Jack s’arrêta dans ses pas en regardant toujours son second, adossée contre le meuble de la cuisine.
- Tu ne te rends pas compte comme cela à pu être difficile pour moi. Je ne pouvais plus me regarder dans un miroir. J’avais l’impression d’avoir tout perdu, d’avoir passer ma vie à courir après quelque chose qui n’existait finalement pas. J’ai été obligée de prendre des cachets pour ne pas me laisser aller ! J’ai passé ma vie au boulot pour oublier et j’ai dû totalement changer d’apparence pour commencer une nouvelle vie.
- Je suis désolé Sam.
- Non tu ne l’es pas ! Tu m’as bien vite oubliée !
- Non, ce n’est pas ce que tu crois...
- Ah oui ?! Pourquoi Kerry Johnson vit-elle avec toi alors ? Pourquoi c’est elle qui s’occupe de Cassie ?
- Parce que je n’ai pas le temps de m’en occuper... Mon travail me prend beaucoup de temps et je ne veux pas que ce soit Cassie qui ait à faire la vaisselle ou le ménage pendant que je ne suis pas là. C’est un accord qu’il y a entre moi et Kerry. Nous ne sommes pas ensemble. Nous sommes simplement amis.
- C’est extrêmement difficile à croire...
- Je m’en doute... Mais c’est pourtant la vérité. Kerry nous prépare à manger, elle fait les courses, le ménage, le repassage, elle s’occupe de Cassie lorsqu’elle doit aller quelque part ou qu’elle a besoin d’aide.
- Très bien.
- Sam, ne le prend pas comme ça !
- Comment tu veux que je le prenne ?! Cassie est majeure Jack ! Si elle ne t’avait pas sur Washington, elle serait dans un logement étudiant ! Elle est grande, et elle peut se débrouiller toute seule. Dis moi plutôt que c’est pour toi que Johnson fait la femme au foyer !
- Tu es jalouse !!
- Bien sur que je le suis !! Si tu n’étais pas capable de t’occuper de Cassie tout seul, pourquoi est-ce que tu l’as prise avec toi ?! Pourquoi est-ce que tu lui infliges cela ?
- Sam, Cassie est très heureuse. J’ai seulement voulu la dépanner.
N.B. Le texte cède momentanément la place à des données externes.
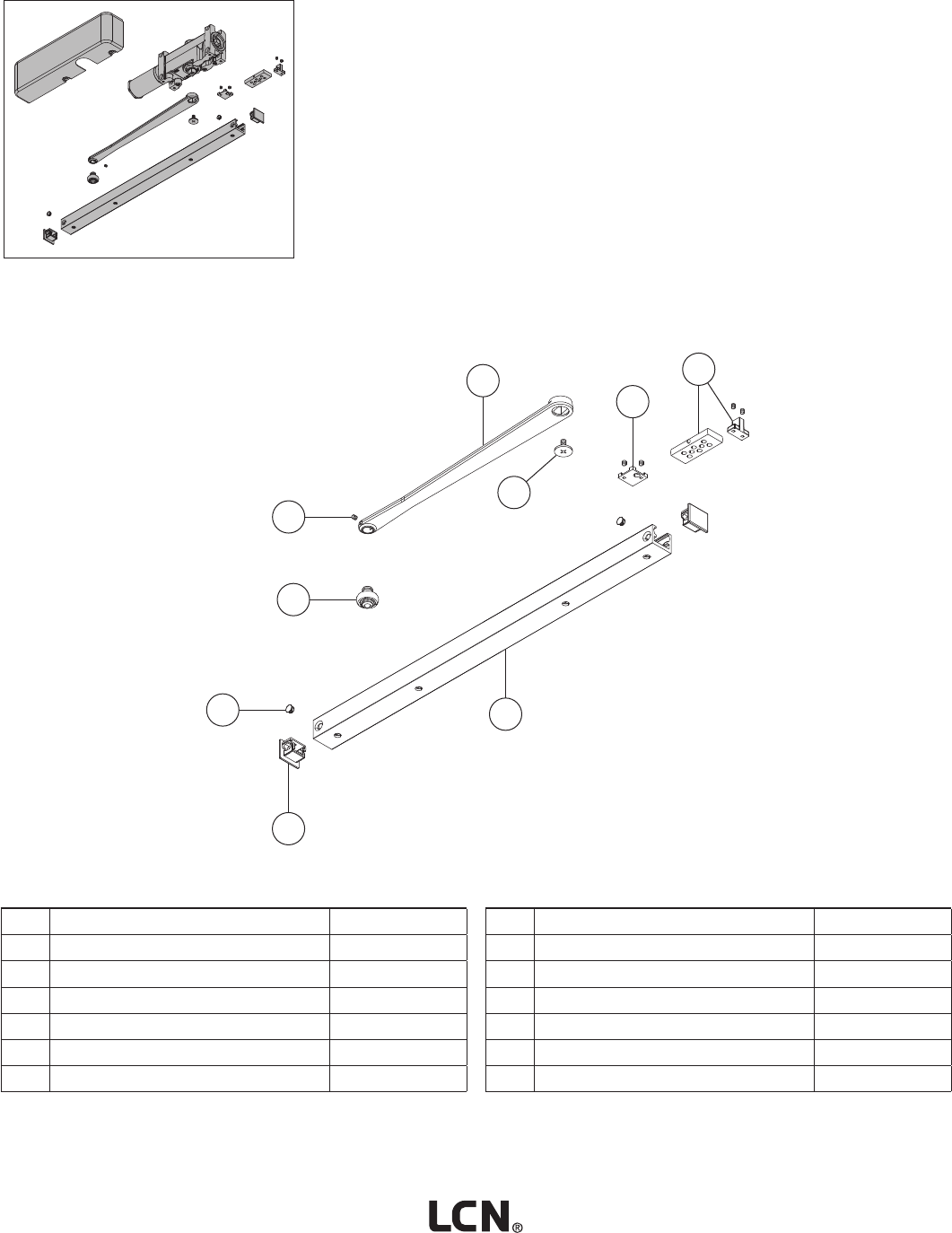 LCN®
- Je n’en crois pas un mot ! Certes, elle a quelqu’un sur qui compter, qui peut l’aider et lui empêcher de s’encombrer avec les tâches ménagères, mais ce n’est pas la personne dont elle aurait besoin ! Cassie a besoin d’avoir des personnes de confiance autour d’elle après tout ce qu’elle a vécu...
- Kerry est une personne de confiance.
- Pour toi peut-être. Cette conversation s’arrête là. Elle ne rime à rien de toute façon. J’ai bien compris qu’il n’y a plus rien entre nous. Et que de toute façon, comme tu l’as si bien dit, il n’y a jamais rien eu. Vis ta vie, je ferais la mienne. Ne reviens plus !
- Sam, s’il te plaît... Laisse moi une chance de me racheter....
- Pourquoi faire ? Je ne veux pas être ton amie Jack. Et tu m’as trop fait souffrir.
- Sam... Je t’en prie.
- Vire la !
- Qui ça ?
- Kerry Johnson.
- Pourquoi veux-tu que je la vire ?
- Vire la de chez toi ! Elle n’a rien à y faire.
- C’est impossible...
- Dans ce cas tu peux sortir de chez moi.
- Sam essaye de comprendre !! J’ai un emploi du temps de folie ! Si je la vire de chez moi, je n’aurais plus de vie.
- C’est ça ou rien. Tu es assez grand pour gérer ta vie tout seul Jack.
- Sam...
- Au revoir Jack.
Sam raccompagna Jack jusqu’à la porte alors qu’au moment où elle ouvrait celle-ci, Jo s’apprêtait à toquer.
- Tiens Jo ! Pile à l’heure !!
- Salut Sam !
- J’ai manqué un épisode ? Demanda Jack.